Quickly finding a needle in a haystack: a new automated cardiac arrhythmia detection software for preclinical studies.

作者信息

Koeppel Florence, Labarre David, Zitoun Philippe

机构信息

NOTOCORD Systems-113, chemin de Ronde, 78290 Croissy-sur-Seine, France.

出版信息

J Pharmacol Toxicol Methods. 2012 Sep;66(2):92-7. doi: 10.1016/j.vascn.2012.04.008. Epub 2012 Apr 23.

Abstract

INTRODUCTION

The occurrence of drug-induced arrhythmias in safety pharmacology or toxicology studies is a primary safety concern. The risk assessment requires an accurate knowledge of background arrhythmia incidence and frequency in the test system/species, as well as a rigorous evaluation of the effects of the potential new medical entities on the electrocardiogram (ECG). However, the direct assessment of arrhythmia in ECG recordings is a time-consuming effort and is rarely achieved due to lack of suitable automated tools. A new software application named ARR30a was developed for fast automated detection in preclinical studies, for the five major arrhythmia types, namely sinus pauses, atrial beats, junctional beats, ventricular beats and type 2 atrio-ventricular blocks (AV-blocks II). The purpose of this study was to characterize the performance of ARR30a in large and small animal species.

METHODS

Detection sensitivity and predictivity were evaluated on a database of 84 ECG recordings representative of each animal species and experimental protocols typically used in efficacy, safety pharmacology and toxicology studies.
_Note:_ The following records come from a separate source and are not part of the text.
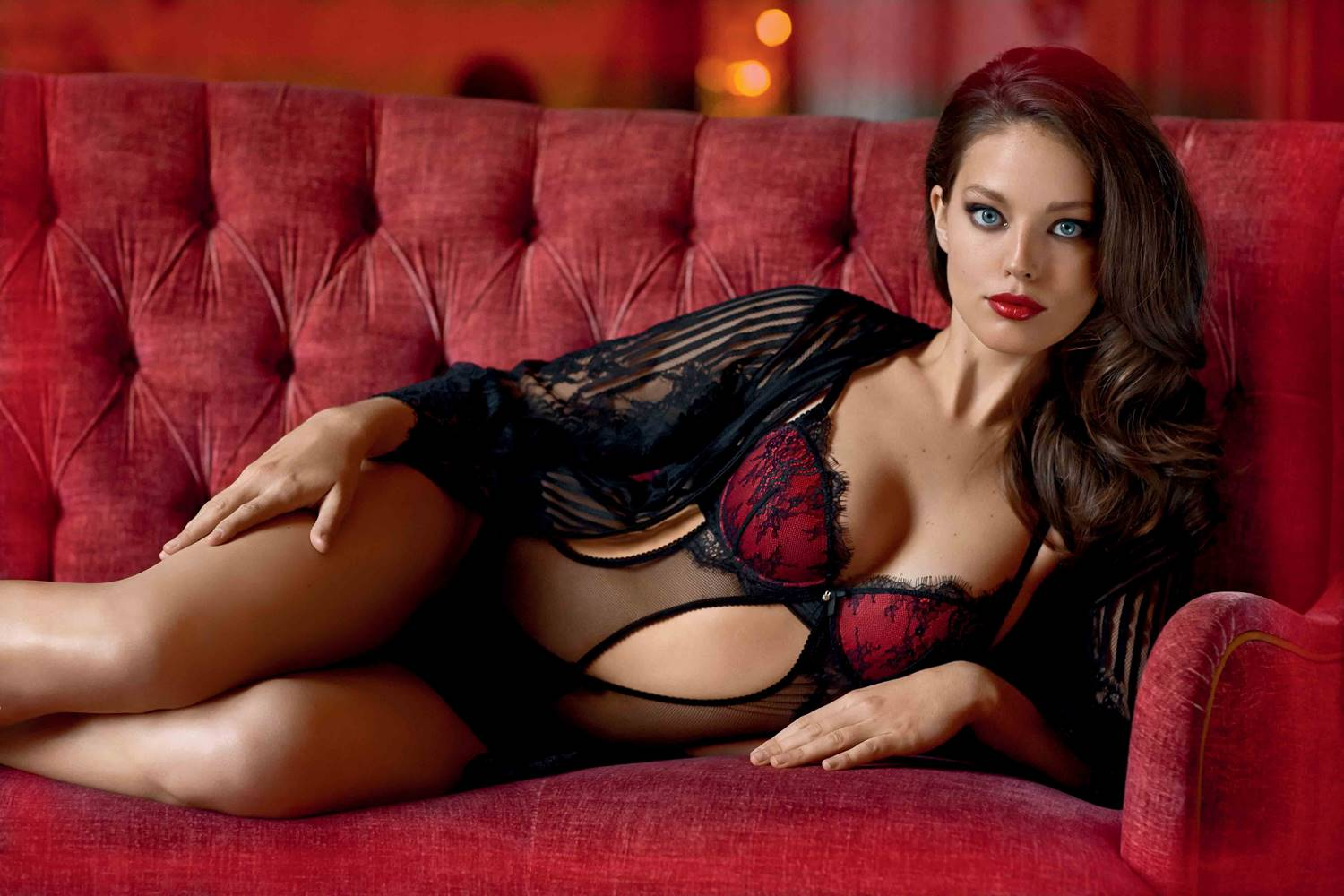Yamamay Lingerie Christmas Collection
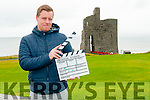 "New Film : Kevin Kelleher pictured in Ballybunion to announce his new film ""Lemon Drops"" on Sunday last."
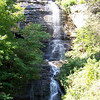 Horse Creek Falls AKA Shunkwauken Falls,  NC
Automated arrhythmia detection was compared with manual analysis.

RESULTS

In large animals such as dogs, non-human primates and pigs, ARR30a sensitivity reached 90.6%, 82.2% and 78.0% for ventricular beats, AV-blocks II and junctional beats with predictivity of 83.4%, 94.4% and 93.5%, respectively. Significantly lower sensitivity was observed in rats for junctional beats due to challenging problems of detection for low amplitude P-waves. Robustness to noise was assessed by adding increasing noise levels to ECG signals and showed no significant impact on arrhythmia detection at moderate noise levels. Processing time for a 24 hour recording was approximately 4 min for dogs and 6 min for rats on a 3 GHz processor.

DISCUSSION

This newly validated ECG arrhythmia detector ARR30a allows evaluating all major ECG signal abnormalities and enhances the quantification of arrhythmia incidence in all major laboratory animal species. The mark editor RME10a enables manual validation of the automated analysis and refinement of the arrhythmia classification.

摘要

引言

在安全性药理学或毒理学研究中药物诱导的心律失常的发生是主要的安全关注点。风险评估需要准确了解测试系统/物种中背景心律失常的发生率和频率,以及对潜在新药物实体对心电图(ECG)影响的严格评估。然而,直接评估ECG记录中的心律失常是一项耗时的工作,并且由于缺乏合适的自动化工具而很少能够实现。开发了一种名为ARR30a的新软件应用程序,用于在临床前研究中对五种主要心律失常类型进行快速自动检测,这五种类型分别为窦性停搏、房性早搏、交界性早搏、室性早搏和二度房室传导阻滞(AV阻滞II型)。本研究的目的是表征ARR30a在大型和小型动物物种中的性能。

方法

在一个包含84份ECG记录的数据库上评估检测灵敏度和预测性,这些记录代表了每种动物物种以及在药效学、安全性药理学和毒理学研究中通常使用的实验方案。将自动心律失常检测与人工分析进行比较。

结果

在大型动物如犬、非人灵长类动物和猪中,ARR30a对室性早搏、AV阻滞II型和交界性早搏的检测灵敏度分别达到90.6%、82.2%和78.0%,预测性分别为83.4%、94.4%和93.5%。由于低振幅P波检测存在挑战性问题,在大鼠中观察到交界性早搏的灵敏度显著较低。通过向ECG信号添加逐渐增加的噪声水平来评估对噪声的稳健性,结果表明在中等噪声水平下对心律失常检测没有显著影响。在3 GHz处理器上,犬24小时记录的处理时间约为4分钟,大鼠为6分钟。

讨论

这种新验证的ECG心律失常检测器ARR30a能够评估所有主要的ECG信号异常,并提高所有主要实验动物物种中心律失常发生率的量化。标记编辑器RME10a能够对自动分析进行人工验证并完善心律失常分类。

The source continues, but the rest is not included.